# Some of my stuff :)



## Stichy (Feb 20, 2013)

Some of my drawings (Most I am completley repulsed by) anyways...yea, enjoy lol.


----------



## Stichy (Feb 20, 2013)

Some more that I couldn't fit on there.
































































Picasso colored








Picasso uncolored


----------



## Stichy (Feb 20, 2013)

Aand even more!
















My second colored pencil drawing








Bombs can be cute too!


----------



## George924 (Oct 8, 2012)

Hey Stichy great to have you here and welcome to the forums...your work is not bad and it is a great start. Some suggestions on the color pencil.

Slow is the key ingredient when it comes to color pencil and patience but once you get the feel for them your speed will increase and your result will be better with each piece. Another thing about color pencil is layers, use layers and more layer to start building your painting, there will be several stages that will have to be learned and if you lay down to much color and fill the tooth of the paper to quickly it will be hard to add anymore color. Although I try to speed that process up in order for me to start the burnishing to get that painterly look to my work but I have done this for many years and have learned how they will work on different papers. 

About your drawing and sketches...try loosening up a bit and don't worry to much about the lines shorter strokes and looking more closely at your subject in order to get proper proportions. Keep at it and the artist within will emerge...


----------



## Stichy (Feb 20, 2013)

Thanks! I'll definatly think about your tips next time I draw


----------



## Ichigo (Jan 14, 2013)

Stichy said:


> Thanks! I'll definatly think about your tips next time I draw


You seem to struggle with proportions like with the horse's face so practice more, you can look at mine here.
http://www.artistforum.com/graphite-drawing/my-horse-silvers-portait-1408/


----------



## Darksouth (Dec 29, 2012)

Stichy! For the love of God slow down. Take a long deep breath and draw. Your outlines are good your shading is what gets you. Look at what you are drawing as if it were little drawings. Take each vein in the horses neck and look at it as a small drawing and draw it.

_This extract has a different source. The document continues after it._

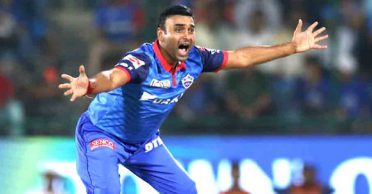 Amit Mishra names his favourite players from both past and present generation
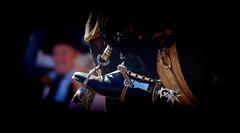 Detalles (Eduardo Amorim) Tags: estribo estrivo stirrup étrier staffa steigbügel estribera recado recao loro loros caballo horse cheval cavallo pferde pferd cavalo 馬 حصان 马 лошадь ঘোড়া 말 סוס ม้า häst hest hevonen άλογο ayacucho provinciadebuenosaires buenosairesprovince pilchas pilchasgauchas apero pampa pampaargentino pampaargentina argentina sudamérica südamerika suramérica américadosul southamerica amériquedusud americameridionale américadelsur americadelsud gaucho gauchos gaúcho gaúchos eduardoamorim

Watch the shading on every vein and piece of fur. If it helps put a grid over what your drawing maybe 1x1" squares. break it up into smaller pictures. Draw whats in the square. You are on your way. Just slow down a little bit. KEEP AT IT!


----------



## Stichy (Feb 20, 2013)

I have thought about gridding...Does it help more? Thanks for all the pointers  Also, my mom says I always make the muzzle to big and make it look old or drafty...I always try to fix it but for some reason I always either make it way to small or too big..pointers on that?


----------



## Ichigo (Jan 14, 2013)

Stichy said:


> I have thought about gridding...Does it help more? Thanks for all the pointers  Also, my mom says I always make the muzzle to big and make it look old or drafty...I always try to fix it but for some reason I always either make it way to small or too big..pointers on that?


Thats what gridding is for so you can get the proportions right until you get the eye for it.


----------



## Stichy (Feb 20, 2013)

Ah, thanks!


----------



## Darksouth (Dec 29, 2012)

Yes. Remember to draw everything in that square. Take each square slow and treat each square like it is its own little picture. You could even cover up the rest of the picture so you will only see what is in the square. You will start to see more of what is really going on in the rest of the picture. Keep at it. We want to see how you progress!!


----------



## Stichy (Feb 20, 2013)

Thanks for the tips! Mom said she'll teach me how to grid...hopefully tonight!


----------



## joeygn72 (Mar 10, 2013)

I wish there were forums when I was first starting to draw it probably would have saved me alot of valuble time. I agree with darksouth, slowing down is essential.


----------